McLaughlin's breath hissed through his teeth. "Where's that jackass, Farrand?" he asked, trying to pull himself away from the pain. Such a common technique. I wondered if it really worked.
"Don't know," I answered. "Lost track of him coming back."
McLaughlin nodded. "You tell that jackass he needs to give a quicker warning next time, when you find him." I don't know why he said that. We both knew Farrand was likely dead. He probably got hit by either arty from the Drachmans, or friendly fire from one of our guys. God only knew how I'd gotten through the lines.
I stayed with McLaughlin as the medic cleaned him up and took him to the infirmary shelter. I stayed out of the way, but I stayed there while the medic worked, finally declaring that McLaughlin was going to lose that leg, and he'd be getting a discharge. I saw my chance immediately. If he was getting discharged, he was going through Central, which meant he could look up Hughes for me.
"Ya hear that, Elric?" McLaughlin said, looking over at me. "I'm going home."
I smiled, and stepped forward, taking a seat next to him, my rifle propped against my leg. That thing never left my person anymore. "Lucky bastard."

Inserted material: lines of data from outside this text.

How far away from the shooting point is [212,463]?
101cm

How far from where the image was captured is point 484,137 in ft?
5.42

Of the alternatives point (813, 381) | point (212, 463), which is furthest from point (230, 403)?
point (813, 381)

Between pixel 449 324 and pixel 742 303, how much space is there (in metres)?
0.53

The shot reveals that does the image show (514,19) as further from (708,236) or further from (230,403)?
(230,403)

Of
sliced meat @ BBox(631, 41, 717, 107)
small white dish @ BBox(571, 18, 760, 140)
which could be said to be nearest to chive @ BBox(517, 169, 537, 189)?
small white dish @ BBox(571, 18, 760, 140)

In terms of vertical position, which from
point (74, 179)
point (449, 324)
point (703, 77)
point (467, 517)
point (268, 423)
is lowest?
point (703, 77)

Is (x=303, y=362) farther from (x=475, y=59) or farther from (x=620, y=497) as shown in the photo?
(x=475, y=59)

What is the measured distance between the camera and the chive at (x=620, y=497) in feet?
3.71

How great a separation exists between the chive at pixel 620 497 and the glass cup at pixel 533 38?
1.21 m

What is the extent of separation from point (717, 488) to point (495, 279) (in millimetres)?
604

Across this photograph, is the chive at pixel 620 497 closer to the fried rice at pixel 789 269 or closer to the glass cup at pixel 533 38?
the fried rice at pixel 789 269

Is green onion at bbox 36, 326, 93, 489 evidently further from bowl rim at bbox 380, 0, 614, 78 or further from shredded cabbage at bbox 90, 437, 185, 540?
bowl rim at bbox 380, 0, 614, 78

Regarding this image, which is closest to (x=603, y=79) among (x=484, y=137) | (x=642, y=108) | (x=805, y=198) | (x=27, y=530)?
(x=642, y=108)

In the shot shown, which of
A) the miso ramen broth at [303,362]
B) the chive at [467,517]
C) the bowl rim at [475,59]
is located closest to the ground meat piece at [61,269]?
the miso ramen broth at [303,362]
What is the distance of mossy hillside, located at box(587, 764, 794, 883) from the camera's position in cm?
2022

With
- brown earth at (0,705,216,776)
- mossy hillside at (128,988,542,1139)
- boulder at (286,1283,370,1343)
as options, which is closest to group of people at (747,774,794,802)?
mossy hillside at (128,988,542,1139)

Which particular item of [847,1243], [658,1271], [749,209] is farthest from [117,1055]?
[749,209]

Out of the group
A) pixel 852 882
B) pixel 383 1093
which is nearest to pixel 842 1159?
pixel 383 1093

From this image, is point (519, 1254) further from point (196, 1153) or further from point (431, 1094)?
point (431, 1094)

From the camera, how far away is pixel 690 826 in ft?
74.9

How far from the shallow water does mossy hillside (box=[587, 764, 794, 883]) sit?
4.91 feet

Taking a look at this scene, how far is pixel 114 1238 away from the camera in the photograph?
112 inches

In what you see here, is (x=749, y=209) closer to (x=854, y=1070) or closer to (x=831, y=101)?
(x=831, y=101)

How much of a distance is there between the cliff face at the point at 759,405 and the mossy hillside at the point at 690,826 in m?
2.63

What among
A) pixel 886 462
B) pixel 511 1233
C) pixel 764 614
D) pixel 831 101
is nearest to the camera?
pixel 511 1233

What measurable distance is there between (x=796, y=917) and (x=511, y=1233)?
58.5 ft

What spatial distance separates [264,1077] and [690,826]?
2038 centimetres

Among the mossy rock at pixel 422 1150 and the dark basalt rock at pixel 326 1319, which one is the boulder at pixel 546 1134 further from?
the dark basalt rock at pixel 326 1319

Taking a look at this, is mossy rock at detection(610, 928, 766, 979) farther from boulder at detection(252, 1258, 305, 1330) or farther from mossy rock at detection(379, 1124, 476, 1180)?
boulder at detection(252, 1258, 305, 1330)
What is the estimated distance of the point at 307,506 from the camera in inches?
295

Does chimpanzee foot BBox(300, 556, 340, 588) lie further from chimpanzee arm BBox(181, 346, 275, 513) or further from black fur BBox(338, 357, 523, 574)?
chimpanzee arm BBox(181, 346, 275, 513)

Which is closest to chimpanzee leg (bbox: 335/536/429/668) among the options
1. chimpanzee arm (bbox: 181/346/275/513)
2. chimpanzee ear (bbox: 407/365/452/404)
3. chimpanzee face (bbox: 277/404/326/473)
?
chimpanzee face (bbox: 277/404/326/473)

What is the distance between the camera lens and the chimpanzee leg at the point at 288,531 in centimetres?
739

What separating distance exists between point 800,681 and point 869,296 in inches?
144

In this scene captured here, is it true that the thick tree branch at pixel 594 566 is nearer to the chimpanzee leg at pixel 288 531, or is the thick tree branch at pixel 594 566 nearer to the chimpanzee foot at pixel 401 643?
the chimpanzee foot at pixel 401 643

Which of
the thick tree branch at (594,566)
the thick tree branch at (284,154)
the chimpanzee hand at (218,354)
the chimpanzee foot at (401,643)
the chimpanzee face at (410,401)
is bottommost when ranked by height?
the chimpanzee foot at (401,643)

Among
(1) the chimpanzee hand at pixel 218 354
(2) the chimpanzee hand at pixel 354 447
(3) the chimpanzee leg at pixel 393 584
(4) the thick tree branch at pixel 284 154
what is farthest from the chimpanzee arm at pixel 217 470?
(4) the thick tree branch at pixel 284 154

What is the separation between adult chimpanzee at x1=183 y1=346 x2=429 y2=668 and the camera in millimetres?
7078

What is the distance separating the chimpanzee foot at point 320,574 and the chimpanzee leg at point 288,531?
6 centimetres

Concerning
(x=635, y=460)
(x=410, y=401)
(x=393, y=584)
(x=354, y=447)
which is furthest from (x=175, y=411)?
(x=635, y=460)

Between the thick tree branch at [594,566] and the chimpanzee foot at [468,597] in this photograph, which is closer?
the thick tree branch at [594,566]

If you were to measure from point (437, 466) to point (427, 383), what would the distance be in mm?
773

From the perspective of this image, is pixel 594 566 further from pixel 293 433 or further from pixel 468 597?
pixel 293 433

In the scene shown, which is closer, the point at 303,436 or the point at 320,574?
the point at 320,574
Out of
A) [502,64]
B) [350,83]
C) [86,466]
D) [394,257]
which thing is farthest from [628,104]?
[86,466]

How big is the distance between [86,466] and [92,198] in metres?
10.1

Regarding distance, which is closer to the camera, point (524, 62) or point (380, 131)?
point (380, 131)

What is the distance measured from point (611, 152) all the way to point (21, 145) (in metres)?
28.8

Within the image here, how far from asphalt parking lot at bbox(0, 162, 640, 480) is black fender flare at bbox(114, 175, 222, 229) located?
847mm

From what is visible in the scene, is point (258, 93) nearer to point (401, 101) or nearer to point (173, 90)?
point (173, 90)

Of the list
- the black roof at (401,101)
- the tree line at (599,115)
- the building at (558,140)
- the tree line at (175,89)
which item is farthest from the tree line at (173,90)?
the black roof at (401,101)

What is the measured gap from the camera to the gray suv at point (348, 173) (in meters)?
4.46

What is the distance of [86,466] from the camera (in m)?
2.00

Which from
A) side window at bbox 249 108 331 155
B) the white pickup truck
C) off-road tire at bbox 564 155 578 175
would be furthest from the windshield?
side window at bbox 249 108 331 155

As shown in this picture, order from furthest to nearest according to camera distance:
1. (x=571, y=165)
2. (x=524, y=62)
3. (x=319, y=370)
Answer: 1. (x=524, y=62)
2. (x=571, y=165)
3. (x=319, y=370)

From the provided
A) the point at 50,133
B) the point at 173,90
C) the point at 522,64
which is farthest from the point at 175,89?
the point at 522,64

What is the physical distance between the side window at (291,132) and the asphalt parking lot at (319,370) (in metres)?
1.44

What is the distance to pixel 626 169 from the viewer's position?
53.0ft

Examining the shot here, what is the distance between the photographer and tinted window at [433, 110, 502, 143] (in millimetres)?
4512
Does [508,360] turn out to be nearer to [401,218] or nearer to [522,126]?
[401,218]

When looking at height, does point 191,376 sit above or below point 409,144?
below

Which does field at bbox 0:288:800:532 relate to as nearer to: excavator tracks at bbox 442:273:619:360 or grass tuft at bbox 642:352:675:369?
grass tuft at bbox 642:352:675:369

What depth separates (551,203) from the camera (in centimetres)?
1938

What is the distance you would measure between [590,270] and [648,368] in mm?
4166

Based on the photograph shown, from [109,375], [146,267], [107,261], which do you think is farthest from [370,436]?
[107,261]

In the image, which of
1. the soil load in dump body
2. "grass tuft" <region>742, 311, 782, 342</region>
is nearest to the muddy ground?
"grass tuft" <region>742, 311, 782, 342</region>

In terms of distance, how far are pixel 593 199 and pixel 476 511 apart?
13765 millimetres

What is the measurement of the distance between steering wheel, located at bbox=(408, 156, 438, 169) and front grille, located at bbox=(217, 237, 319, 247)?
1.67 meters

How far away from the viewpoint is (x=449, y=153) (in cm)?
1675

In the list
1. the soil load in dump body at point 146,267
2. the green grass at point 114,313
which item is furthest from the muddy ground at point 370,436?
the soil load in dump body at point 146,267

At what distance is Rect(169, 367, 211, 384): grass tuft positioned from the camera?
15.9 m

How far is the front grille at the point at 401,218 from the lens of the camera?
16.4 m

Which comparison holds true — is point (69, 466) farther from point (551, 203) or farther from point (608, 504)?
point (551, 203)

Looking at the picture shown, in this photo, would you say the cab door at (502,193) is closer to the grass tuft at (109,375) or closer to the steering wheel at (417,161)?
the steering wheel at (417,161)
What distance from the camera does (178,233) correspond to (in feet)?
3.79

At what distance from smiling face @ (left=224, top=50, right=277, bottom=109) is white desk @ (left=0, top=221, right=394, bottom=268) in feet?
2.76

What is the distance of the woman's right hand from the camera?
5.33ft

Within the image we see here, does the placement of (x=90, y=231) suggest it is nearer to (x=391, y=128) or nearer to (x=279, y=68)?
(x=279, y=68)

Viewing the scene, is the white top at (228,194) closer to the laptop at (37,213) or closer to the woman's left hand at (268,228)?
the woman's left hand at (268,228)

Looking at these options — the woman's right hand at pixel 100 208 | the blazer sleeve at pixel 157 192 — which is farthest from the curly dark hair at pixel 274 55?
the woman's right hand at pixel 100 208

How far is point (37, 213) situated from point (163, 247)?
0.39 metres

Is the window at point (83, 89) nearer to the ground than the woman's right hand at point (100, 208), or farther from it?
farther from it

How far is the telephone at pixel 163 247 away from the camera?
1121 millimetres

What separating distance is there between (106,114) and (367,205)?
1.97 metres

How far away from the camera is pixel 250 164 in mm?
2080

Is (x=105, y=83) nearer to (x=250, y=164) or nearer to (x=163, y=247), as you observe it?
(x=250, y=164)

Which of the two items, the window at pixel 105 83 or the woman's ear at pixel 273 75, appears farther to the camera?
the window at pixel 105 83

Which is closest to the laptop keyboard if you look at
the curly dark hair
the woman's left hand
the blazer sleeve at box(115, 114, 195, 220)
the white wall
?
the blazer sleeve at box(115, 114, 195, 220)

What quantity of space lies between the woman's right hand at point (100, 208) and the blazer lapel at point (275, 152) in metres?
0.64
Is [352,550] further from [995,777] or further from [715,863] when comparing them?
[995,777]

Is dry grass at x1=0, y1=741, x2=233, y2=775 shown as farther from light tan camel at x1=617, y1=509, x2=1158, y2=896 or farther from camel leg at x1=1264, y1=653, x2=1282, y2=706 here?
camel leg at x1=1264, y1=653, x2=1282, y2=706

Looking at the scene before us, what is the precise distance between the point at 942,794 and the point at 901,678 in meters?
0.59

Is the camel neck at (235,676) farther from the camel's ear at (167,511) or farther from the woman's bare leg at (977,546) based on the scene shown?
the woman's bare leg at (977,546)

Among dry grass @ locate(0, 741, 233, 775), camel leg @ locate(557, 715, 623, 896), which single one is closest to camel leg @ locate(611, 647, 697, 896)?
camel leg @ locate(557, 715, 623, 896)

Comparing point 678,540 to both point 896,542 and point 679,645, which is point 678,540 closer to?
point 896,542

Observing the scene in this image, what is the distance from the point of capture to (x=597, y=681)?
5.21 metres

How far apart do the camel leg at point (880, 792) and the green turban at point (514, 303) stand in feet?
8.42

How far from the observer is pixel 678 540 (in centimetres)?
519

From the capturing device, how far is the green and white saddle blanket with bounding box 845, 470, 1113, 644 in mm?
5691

"Yeah, that's what they tell me. The old lady's gonna pitch a fit at me."
"Just make sure you don't stop and try to tattle on me to my teacher," I warned him, "or your old lady's fit is gonna seem like a walk in the fuckin' park."
That got a laugh for him. "Don't worry, I won't go anywhere near that scary lady. Not with anything that might piss her off. I won't be able to even properly defend myself now."
I snorted. "Even if you had automail you wouldn't stand a chance."
"Yeah, exactly," McLaughlin said, "so like hell I'm gonna go finding her to rat you out."
I rested my hands on the butt of my weapon. "You thinking of getting automail?" I asked.
McLaughlin shrugged. "Hadn't thought much about it. I suppose I oughta, if I wanna be useful around the house to my folks still. I don't wanna be a burden on them."
I nodded thoughtfully, then unzipped my parka and coat liner, digging around inside the pocket on the coveralls and pulling out the picture Hughes gave me what felt like an eternity ago. "See that guy there?" I said, handing it over. "When you get to Central, look him up in the Investigations Department. Major Maes Hughes. Tell him I sent you, and he's to help you get out to Rizenbul to see an old broad named Pinako Rockbell."
The name 'Hughes' didn't get a reaction out of McLaughlin but Rockbell did. "Pinako Rockbell? Rockbell Automail? No way I can afford that, Elric, she's the best there is," he protested, trying to hand the picture back.
I shook my head, pushing McLaughlin's hand away. "You tell them I sent you. They'll give you a discount. If that's not enough, tell them I said to put it on my tab. I'll pay them when I get back. I'm a State Alchemist, I make enough, and yes, I'll rub your face in it if that's what it takes to make you go to them."
McLaughlin looked reluctant, but tucked the picture in his own pocket. "All right, Elric, I'll do it, but only because I think you'll come kick my crippled ass if I don't. But don't think I'll be taking any charity from you." He stuck his finger out. "I'll take a discount, but I won't take charity."
I eyed the finger pointed at me, then gave McLaughlin a look that threatened to bite that finger off if he didn't get it out of my face. McLaughlin laughed and switched the finger out for the middle one. "That better, you dick?"
I grinned. "If you can't afford it with the discount, take the money. You can pay me back over time if you really have to, you prideful bastard."
If McLaughlin knew what doing this might do for me, he wouldn't be protesting about charity. As soon as Hughes knew where I was, he could work to get me home, and I might get out of going back to Acheron. I would do almost anything to get out of going back to that hellhole.